A caregiver who stole $35,000 from an elderly woman she cared for has lodged a complaint with the Labour Department because she didn't receive holiday pay.
Kay Coull stole $35,510 in the year to June by using the credit card of her 87-year-old victim, who trusted her with the Pin number.
Coull, 64, was a live-in caregiver for the Napier woman and her husband for about five years. The husband died in January last year.
Coull bought groceries and would make occasional cash withdrawals for the woman.
She started taking money in June last year. She made 88 withdrawals from Napier ATM machines of between $50 and $800.
By the time Coull was caught she had taken and spent $35,510.
She pleaded guilty to theft and was sentenced by Judge Tony Adeane in Napier District Court yesterday.
Coull's lawyer, Alan Cressey, said she had a "genuine and legitimate" employment dispute with the victim.
"Genuine and legitimate"? Grant us strength! "Genuine and legitimate" goes out the window when you abuse a position of trust and steal from a vulnerable elderly woman in a cynical and calculated manner; in our books anyway.
And Judge Tony Adeane gets the Judicial Award for Understatement of the Week; read on, with our emphasis added:
Mr Cressey said Coull could pay $25 a week in reparation.

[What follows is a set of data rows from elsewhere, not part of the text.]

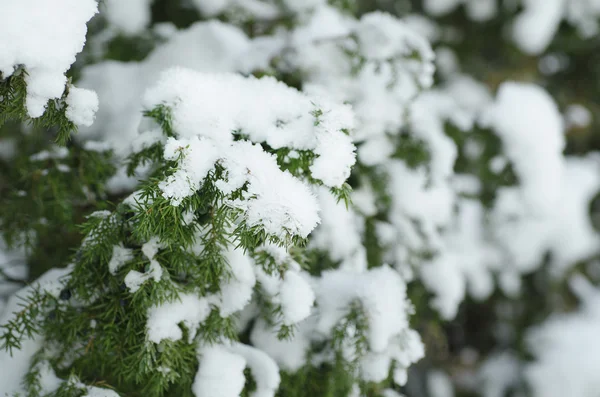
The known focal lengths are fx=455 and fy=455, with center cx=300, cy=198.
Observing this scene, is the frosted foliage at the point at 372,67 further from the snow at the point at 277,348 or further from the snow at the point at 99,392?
the snow at the point at 99,392

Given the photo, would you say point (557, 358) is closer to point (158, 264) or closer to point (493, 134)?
point (493, 134)

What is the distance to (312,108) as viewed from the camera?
1135 mm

At that rate the victim would be 114 by the time she was repaid.
Judge Adeane noted Coull had a gambling problem that had probably contributed to her offending.
He sentenced her to nine months' community detention and supervision and ordered her to pay the reparation.
Stealing from the elderly is the lowest of the low. Kay Coull must be one brazen woman to be pursuing a claim against her victim, having ripped her off.